[Spatial question rows]
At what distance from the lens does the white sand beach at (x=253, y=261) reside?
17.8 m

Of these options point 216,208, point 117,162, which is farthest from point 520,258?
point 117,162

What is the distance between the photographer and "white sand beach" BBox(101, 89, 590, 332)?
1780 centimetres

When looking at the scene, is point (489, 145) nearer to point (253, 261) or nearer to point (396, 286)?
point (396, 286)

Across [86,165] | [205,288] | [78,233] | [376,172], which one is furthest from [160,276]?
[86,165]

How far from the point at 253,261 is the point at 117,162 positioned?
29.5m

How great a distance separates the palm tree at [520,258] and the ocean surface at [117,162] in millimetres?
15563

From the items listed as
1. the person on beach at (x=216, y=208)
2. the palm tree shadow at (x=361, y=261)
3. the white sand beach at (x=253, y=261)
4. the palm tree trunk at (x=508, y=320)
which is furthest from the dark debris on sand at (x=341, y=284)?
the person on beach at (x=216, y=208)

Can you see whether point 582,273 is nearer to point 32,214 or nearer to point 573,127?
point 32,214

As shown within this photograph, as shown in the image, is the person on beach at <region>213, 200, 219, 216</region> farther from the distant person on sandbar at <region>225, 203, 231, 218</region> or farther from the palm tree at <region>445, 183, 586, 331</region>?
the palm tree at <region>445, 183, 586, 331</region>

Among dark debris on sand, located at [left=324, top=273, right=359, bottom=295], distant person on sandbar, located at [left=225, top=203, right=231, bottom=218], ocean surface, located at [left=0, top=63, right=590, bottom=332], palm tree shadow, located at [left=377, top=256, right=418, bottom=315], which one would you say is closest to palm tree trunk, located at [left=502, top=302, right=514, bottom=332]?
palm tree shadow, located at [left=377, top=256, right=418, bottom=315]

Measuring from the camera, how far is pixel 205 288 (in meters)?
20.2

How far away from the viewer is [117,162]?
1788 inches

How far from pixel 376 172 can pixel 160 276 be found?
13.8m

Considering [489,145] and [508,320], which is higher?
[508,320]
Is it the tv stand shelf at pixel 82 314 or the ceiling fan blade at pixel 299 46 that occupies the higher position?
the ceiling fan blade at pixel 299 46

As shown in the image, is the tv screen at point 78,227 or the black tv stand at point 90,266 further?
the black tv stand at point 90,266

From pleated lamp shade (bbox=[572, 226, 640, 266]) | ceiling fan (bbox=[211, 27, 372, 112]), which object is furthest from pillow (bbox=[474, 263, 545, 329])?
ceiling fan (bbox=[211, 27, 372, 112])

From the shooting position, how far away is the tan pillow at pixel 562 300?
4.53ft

• Request
Arrange all the rows above as a numbered list, skipping the blank lines.

• Response below
1. At what distance from the lens does the white sand beach at (x=253, y=261) reside?
2. 17.8 m
3. Of these options point 216,208, point 117,162, which is farthest from point 520,258?
4. point 117,162
5. What is the distance between the photographer and "white sand beach" BBox(101, 89, 590, 332)?
6. 1780 centimetres
7. When looking at the scene, is point (489, 145) nearer to point (253, 261) or nearer to point (396, 286)?
8. point (396, 286)
9. Across [86,165] | [205,288] | [78,233] | [376,172], which one is furthest from [160,276]?
10. [86,165]
11. How far from the point at 253,261 is the point at 117,162 positioned?
12. 29.5m
13. How great a distance separates the palm tree at [520,258] and the ocean surface at [117,162] in millimetres?
14. 15563
15. From the items listed as
16. 1. the person on beach at (x=216, y=208)
17. 2. the palm tree shadow at (x=361, y=261)
18. 3. the white sand beach at (x=253, y=261)
19. 4. the palm tree trunk at (x=508, y=320)
20. which is furthest from the dark debris on sand at (x=341, y=284)?
21. the person on beach at (x=216, y=208)
22. Can you see whether point 582,273 is nearer to point 32,214 or nearer to point 573,127?
23. point 32,214
24. As shown within this photograph, as shown in the image, is the person on beach at <region>213, 200, 219, 216</region> farther from the distant person on sandbar at <region>225, 203, 231, 218</region> or farther from the palm tree at <region>445, 183, 586, 331</region>?
25. the palm tree at <region>445, 183, 586, 331</region>
26. Among dark debris on sand, located at [left=324, top=273, right=359, bottom=295], distant person on sandbar, located at [left=225, top=203, right=231, bottom=218], ocean surface, located at [left=0, top=63, right=590, bottom=332], palm tree shadow, located at [left=377, top=256, right=418, bottom=315], which one would you say is closest to palm tree trunk, located at [left=502, top=302, right=514, bottom=332]?
27. palm tree shadow, located at [left=377, top=256, right=418, bottom=315]
28. Measuring from the camera, how far is pixel 205 288 (in meters)?
29. 20.2
30. How far away from the viewer is [117,162]?
31. 1788 inches
32. How far from pixel 376 172 can pixel 160 276 be found?
33. 13.8m
34. Considering [489,145] and [508,320], which is higher?
35. [508,320]
36. Is it the tv stand shelf at pixel 82 314 or the ceiling fan blade at pixel 299 46 that occupies the higher position?
37. the ceiling fan blade at pixel 299 46
38. As shown in the image, is the tv screen at point 78,227 or the black tv stand at point 90,266 further?
39. the black tv stand at point 90,266
40. From pleated lamp shade (bbox=[572, 226, 640, 266]) | ceiling fan (bbox=[211, 27, 372, 112]), which object is furthest from pillow (bbox=[474, 263, 545, 329])?
41. ceiling fan (bbox=[211, 27, 372, 112])
42. From the shooting position, how far away is the tan pillow at pixel 562 300?
43. 4.53ft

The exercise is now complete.